Friday, July 24, 2015

Swimming

 When I was around 5, we were staying at a motel in Oxford, Alabama.  It probably was around the time of my grandfather's funeral.  My father and I were in the swimming pool, while my Mother was in the room.  I couldn't swim.  The phone rang at the room, and my Mother called out to Daddy to come to the phone.  He left me in the pool.  I was walking around the shallow end, and then I decided to walk toward the diving board, not knowing there was also a deep end.  I slid under the water.  A man grabbed me by the hair and pulled me out of the pool.  I do not know who the man was, other than I think he was in the military.  My parents rushed out of the motel room to find me on the side of the pool.  They thanked the man and wanted to give him a reward, but he declined.  God knows who he is, and He put the man there that day at that time.

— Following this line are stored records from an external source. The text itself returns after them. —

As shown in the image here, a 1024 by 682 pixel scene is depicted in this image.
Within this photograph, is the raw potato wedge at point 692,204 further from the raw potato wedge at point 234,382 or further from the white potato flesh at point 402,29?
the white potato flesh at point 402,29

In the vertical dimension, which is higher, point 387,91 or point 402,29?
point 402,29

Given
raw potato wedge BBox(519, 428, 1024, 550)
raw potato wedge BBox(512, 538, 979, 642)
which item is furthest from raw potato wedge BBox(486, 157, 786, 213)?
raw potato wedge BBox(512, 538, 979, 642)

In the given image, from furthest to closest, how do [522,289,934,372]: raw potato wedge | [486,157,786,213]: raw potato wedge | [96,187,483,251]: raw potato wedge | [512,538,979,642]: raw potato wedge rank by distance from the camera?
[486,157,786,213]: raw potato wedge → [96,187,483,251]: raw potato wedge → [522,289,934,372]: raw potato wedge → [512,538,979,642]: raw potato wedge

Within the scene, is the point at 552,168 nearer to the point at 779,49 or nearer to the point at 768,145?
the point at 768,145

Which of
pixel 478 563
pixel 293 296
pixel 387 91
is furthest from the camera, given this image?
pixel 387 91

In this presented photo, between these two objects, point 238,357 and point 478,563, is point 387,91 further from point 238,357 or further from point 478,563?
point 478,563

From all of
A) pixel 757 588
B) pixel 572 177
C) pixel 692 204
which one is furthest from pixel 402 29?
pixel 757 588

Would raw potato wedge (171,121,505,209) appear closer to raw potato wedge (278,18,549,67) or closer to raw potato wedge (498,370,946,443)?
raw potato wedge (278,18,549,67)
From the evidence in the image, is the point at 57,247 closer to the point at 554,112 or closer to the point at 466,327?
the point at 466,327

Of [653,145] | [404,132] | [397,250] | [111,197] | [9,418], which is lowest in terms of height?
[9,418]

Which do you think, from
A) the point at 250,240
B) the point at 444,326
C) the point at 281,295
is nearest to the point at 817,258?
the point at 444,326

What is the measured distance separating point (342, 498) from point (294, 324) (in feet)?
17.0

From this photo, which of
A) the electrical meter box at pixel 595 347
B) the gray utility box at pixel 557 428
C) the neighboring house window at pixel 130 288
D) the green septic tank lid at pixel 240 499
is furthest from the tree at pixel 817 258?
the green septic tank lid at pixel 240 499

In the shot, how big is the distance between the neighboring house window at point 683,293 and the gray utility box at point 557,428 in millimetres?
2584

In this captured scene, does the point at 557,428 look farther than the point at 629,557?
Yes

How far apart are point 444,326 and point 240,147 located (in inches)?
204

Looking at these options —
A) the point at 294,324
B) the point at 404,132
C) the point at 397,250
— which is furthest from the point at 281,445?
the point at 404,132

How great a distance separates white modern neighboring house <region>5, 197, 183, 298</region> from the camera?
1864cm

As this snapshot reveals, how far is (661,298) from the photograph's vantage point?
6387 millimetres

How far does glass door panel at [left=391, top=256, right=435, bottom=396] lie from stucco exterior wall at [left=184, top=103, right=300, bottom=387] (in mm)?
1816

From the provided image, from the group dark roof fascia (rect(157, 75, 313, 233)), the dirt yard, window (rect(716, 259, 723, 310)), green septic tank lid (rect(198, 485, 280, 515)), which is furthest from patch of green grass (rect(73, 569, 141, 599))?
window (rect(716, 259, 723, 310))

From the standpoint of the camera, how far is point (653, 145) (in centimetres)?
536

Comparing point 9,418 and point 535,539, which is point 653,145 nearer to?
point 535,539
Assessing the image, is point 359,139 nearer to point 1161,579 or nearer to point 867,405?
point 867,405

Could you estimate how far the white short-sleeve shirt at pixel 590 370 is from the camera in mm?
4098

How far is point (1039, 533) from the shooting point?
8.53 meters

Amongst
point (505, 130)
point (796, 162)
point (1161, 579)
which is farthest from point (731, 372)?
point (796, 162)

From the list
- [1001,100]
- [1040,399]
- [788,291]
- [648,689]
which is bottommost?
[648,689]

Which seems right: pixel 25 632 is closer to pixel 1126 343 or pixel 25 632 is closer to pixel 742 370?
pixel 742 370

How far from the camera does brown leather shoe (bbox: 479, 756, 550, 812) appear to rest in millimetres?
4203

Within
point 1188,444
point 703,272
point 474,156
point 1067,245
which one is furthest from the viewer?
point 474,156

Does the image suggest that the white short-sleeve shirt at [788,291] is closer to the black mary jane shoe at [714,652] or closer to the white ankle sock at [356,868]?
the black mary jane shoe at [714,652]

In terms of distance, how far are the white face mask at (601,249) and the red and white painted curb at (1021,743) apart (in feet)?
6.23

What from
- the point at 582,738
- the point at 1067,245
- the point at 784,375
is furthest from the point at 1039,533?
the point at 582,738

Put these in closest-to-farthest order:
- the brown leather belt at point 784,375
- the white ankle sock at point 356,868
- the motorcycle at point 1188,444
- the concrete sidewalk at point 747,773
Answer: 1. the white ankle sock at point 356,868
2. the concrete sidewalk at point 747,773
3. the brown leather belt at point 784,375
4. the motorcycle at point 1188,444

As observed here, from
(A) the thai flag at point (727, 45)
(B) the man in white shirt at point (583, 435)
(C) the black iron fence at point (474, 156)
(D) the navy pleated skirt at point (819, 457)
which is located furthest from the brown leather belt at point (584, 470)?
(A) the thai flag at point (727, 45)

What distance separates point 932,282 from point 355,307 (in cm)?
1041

 After that experience, I was scared the water.  Daddy tried to teach me to swim.  We would be in a pool, and he would tell me to jump in the water, and he would catch me.  I would do what he said, and he would move out of the way to see if I would swim.  I wouldn't.  I lost trust in him catching me, so I decided that swimming was not something I could do.
 When I was 14, my parents decided to send me to USC to learn how to swim.  I took weekly classes one summer at the pool behind Longstreet Theatre on the USC campus.  I was the oldest kid in the class.  The others were between 6 and 10.  I lied to some kids about my age, because they laughed about me being bigger than anyone else.  I learned how to dog paddle, but I couldn't master the art of turning my head to breathe, so I didn't go very far in the class.  The instructors wanted us to learn how to dive.  The low diving board was not a problem, although I wasn't very keen on doing anything more than just jumping in the water.  But then came the high platform.   Climbing the ladder was like going to an execution.  I was coaxed by the instructors to jump off of the platform.  I did and went to the bottom of the pool.  The idea was the swim up to the ladder by the pool after going into the water.  I got disoriented and couldn't find the side of the pool.  One of the instructors had to dive in and save me. 
 After that experience, I decided that swimming was not important.  I have been in the water since then but always on a flotation device like an air mattress.  No more deep ends for me.